Les raisons d'un choix. C'est presque une avalanche: en ce moment, le nombre de prises de position sur l'avenir de l'Europe par des personnalités politiques de premier plan dépasse toute prévision. Plusieurs facteurs ont joué en ce sens: la période préélectorale en France et en Grèce, et celles à venir en Allemagne et ailleurs ; la réunion informelle semestrielle à Copenhague entre les ministres des Affaires étrangères ; les prises de position publiées avec signature. Commentateurs et analystes sont sous pression. Mais cette rubrique préfère revenir d'abord sur l'initiative citée hier, lancée par des personnalités qui n'ont pas actuellement de fonctions présidentielles ou ministérielles. Ceci pour une raison très simple: les personnalités « officielles » indiquent des objectifs ou des orientations de principe: désigner leurs orientations propres pour l'avenir, préconiser l'Union politique, admettre l'Europe à deux vitesses si elle permet de progresser, etc. Ceci sans préciser ni procédures opérationnelles, ni dates. Seul M. Sarkozy a indiqué une échéance, celle d'un an pour la révision des accords de Schengen, projet qui est déjà à l'étude depuis quelque temps au niveau communautaire et auquel je vais consacrer un commentaire spécifique.
En revanche, l'appel de personnalités allemandes et italiennes annoncé hier est opérationnel, il doit se concrétiser immédiatement et ses objectifs ainsi que les démarches à entamer sont clairement indiqués.
Projet opérationnel. C'est pourquoi j'y reviens aujourd'hui par un résumé schématique.
1) les destinataires sont le parlement allemand et le parlement italien, invités à ratifier en même temps, avant la fin juin, le nouveau Traité européen sur la discipline budgétaire, auquel s'ajoute une Déclaration commune sur la création d'une Union politique et d'un gouvernement fédéral ;
2) une avant-garde d'États membres entamerait alors un vaste débat sur la réforme du Traité de Lisbonne, sur des sujets tels que l'énergie, l'immigration, la politique étrangère, etc. Le transfert de ressources financières à l'UE serait également discuté ;
3) les chefs d'État et de gouvernement se présenteraient ensuite à la séance du Parlement européen du 10 septembre 2012 pour l'inviter à élaborer, avant les élections européennes de 2014, un rapport sur la réforme du Traité de Lisbonne, couvrant les sujets déjà indiqués et d'autres thèmes que le PE choisirait lui-même ;
4) sur la base du rapport parlementaire et des discussions entre les États membres, une Convention constituante serait convoquée après les élections européennes, avant fin 2014. Il en résulterait un projet de traité qui ouvrirait un « délai de réflexion » permettant aux États membres de décider s'ils souhaitent y participer ou s'ils préfèrent sortir de l'Union.

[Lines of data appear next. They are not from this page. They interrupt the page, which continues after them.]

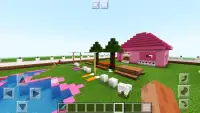 Pink House Pixel craft 2019 Map for Girls Screen Shot 0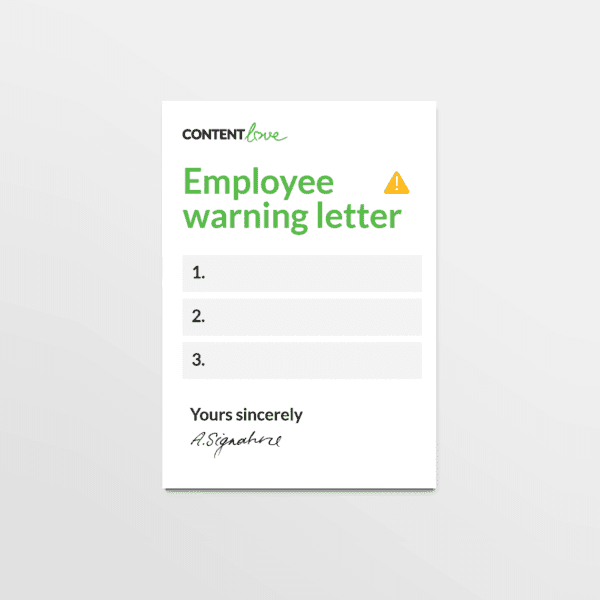 cl-product-employee-warning-letter
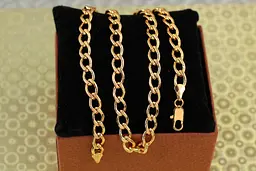 Ланцюг Xuping Jewelry круглий панцир з огранкою 50 см 7 мм золотистий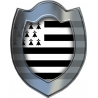 Bouclier Breton (20x15.5cm) - Sticker/autocollant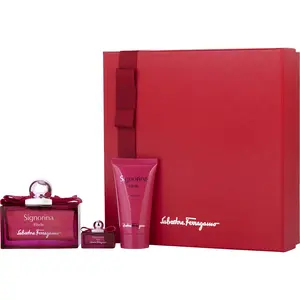 Signorina Ribelle Set-Eau De Parfum Spray 3.4 Oz & Body Lotion 1.7 Oz & Eau De Parfum Spray 0.17 Oz Mini For Women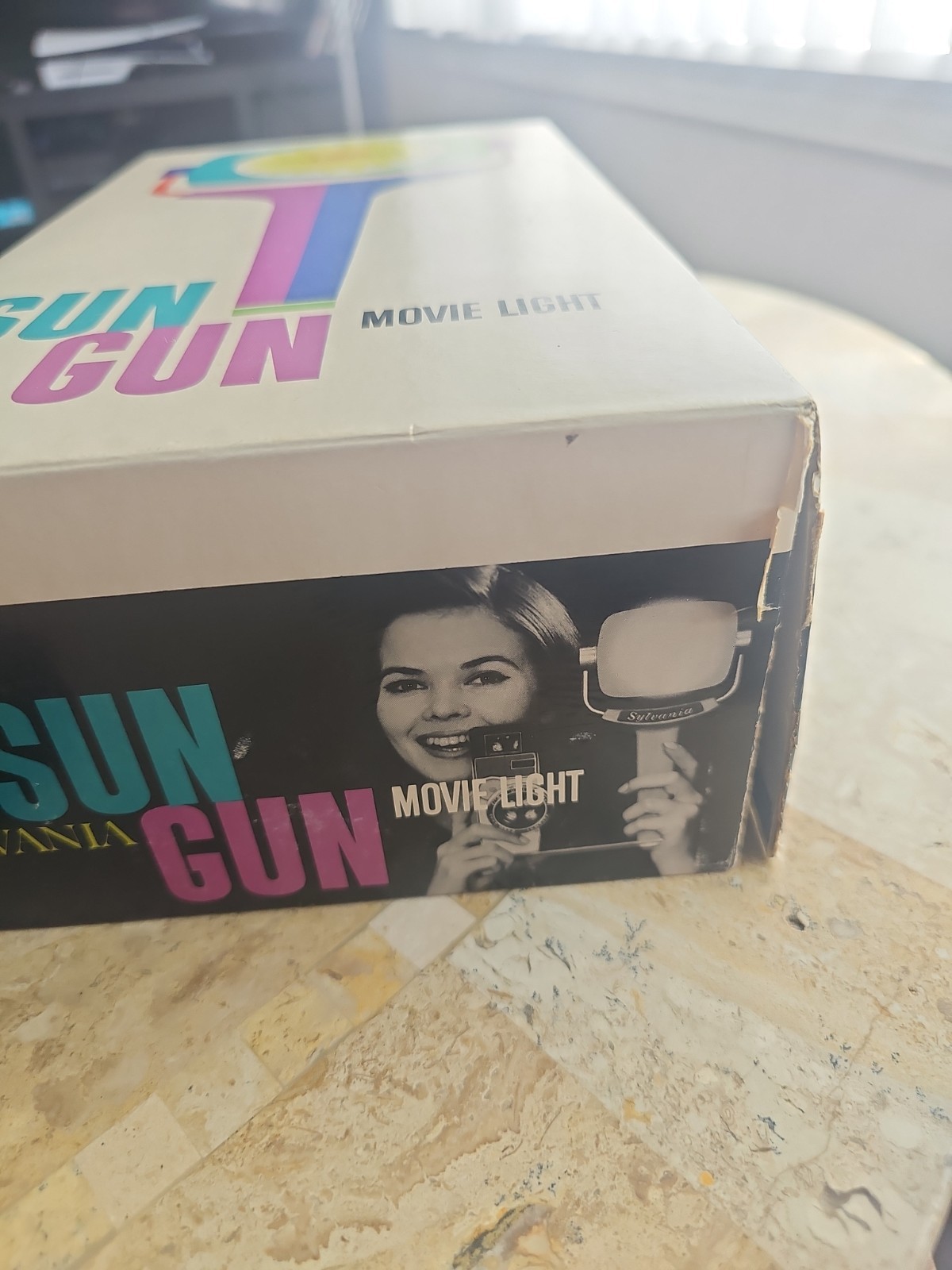 Sylvania SG-1 Sun Gun Movie Light Original Box Tested Working Manual VINTAGE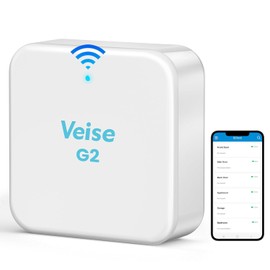 Veise G2 Gateway, Smart Deadbolt Wi-Fi Gateway, Remote Control, Compatible with DD Lock APP and TT Lock APP Remote Control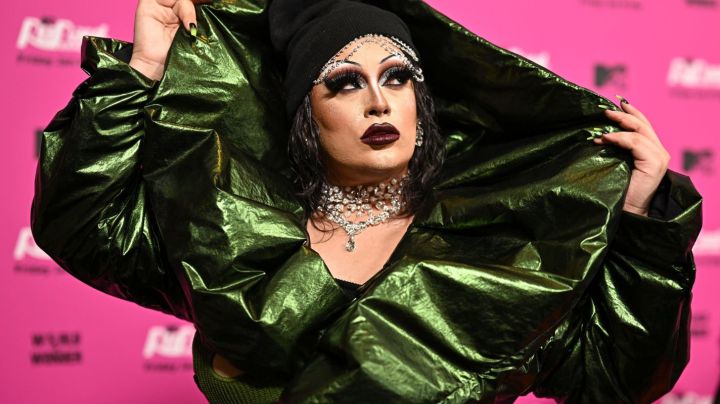 NEW YORK, NEW YORK - JANUARY 05: Salina EsTitties attends the RuPaul's Drag Race Season 15 + MTV Premiere Screening and Red Carpet Event on January 05, 2023 in New York City. (Photo by Dave Kotinsky/Getty Images for Paramount+)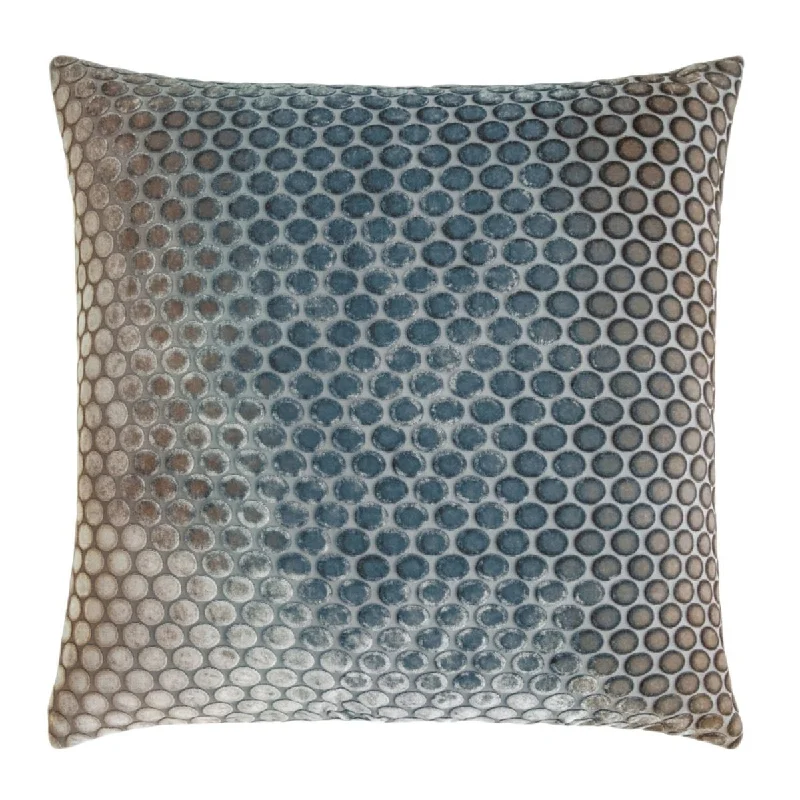 Great Deals Gunmetal Dots Velvet Pillow by Kevin O'Brien Studio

Lien entre l'actuel Traité « discipline budgétaire » et le traité à élaborer. La procédure indiquée établit un lien entre la ratification du traité actuel sur la discipline budgétaire et la création du nouveau traité envisagé, lien qui a permis que le document soit signé par des personnalités qui s'opposaient au Traité « discipline budgétaire » seul. Le président du Consiglio Italiano del Movimento Europeo, Pier Virgilio Dastoli, avait d'ailleurs été explicite: « Pas de ratification du Pacte budgétaire en l'absence d'un signal clair sur la volonté de progresser vers l'Union politique. » Emma Bonino, vice-présidente du Sénat italien, a expliqué: « Personne ne pense à un super-État européen, mais à une fédération d'États mettant en commun non seulement la monnaie et l'économie, mais aussi les affaires étrangères, la défense, la recherche et d'autres sujets. »

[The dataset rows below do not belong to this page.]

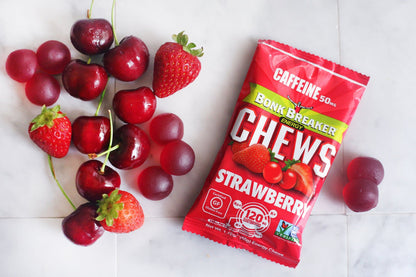 Bonk Breaker Energy chew Strawberry med koffein 50g (10 pack) DATOVARE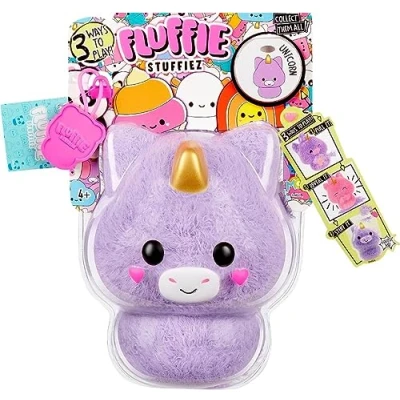 Image de Fluffie Stuffiez Petite Peluche à Collectionner Unicorn Déballage Surprise avec ASMR, Fidget, DIY Rembourrage Retirer, Ultra Douce Idéal pour Les Enfants de 4 Ans et Plus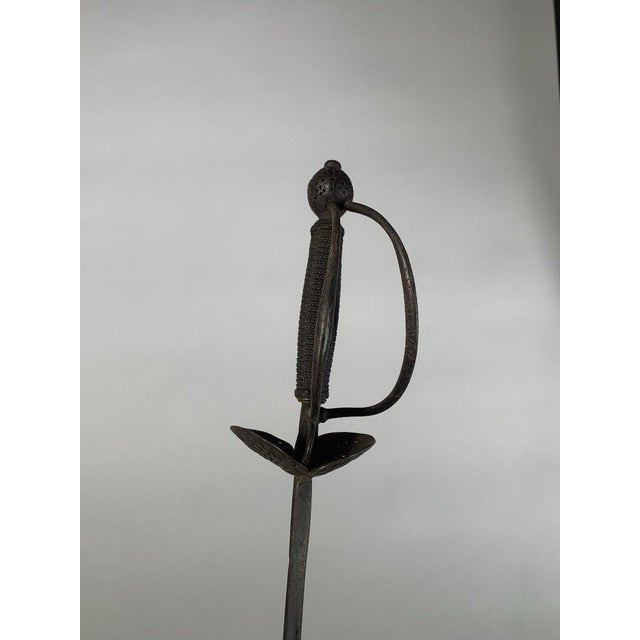Early 18th Century Court Sword with Multiple Branches in Openwork Iron For Sale - Image 10 of 11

De leur côté, les signataires allemands (dont plusieurs sont parlementaires européens, voir cette rubrique d'hier) ont souligné l'opportunité de faire comprendre que l'Allemagne ne pense pas seulement à la discipline budgétaire, mais aussi à renforcer l'intégration politique et à la consolider la démocratie européenne. C'est le même message que vient de lancer le ministre allemand des Affaires étrangères Guido Westerwelle: « Nous avons besoin d'une véritable Constitution européenne. »
Le projet opérationnel est ainsi relié aux orientations et projets que les autorités de plusieurs États membres envisagent et soutiennent vers la relance de l'Europe politique et supranationale, en acceptant la conséquence inévitable: l'évolution vers l'Europe à deux vitesses, de plus en plus évidente, même si, en principe, on ne veut pas l'admettre.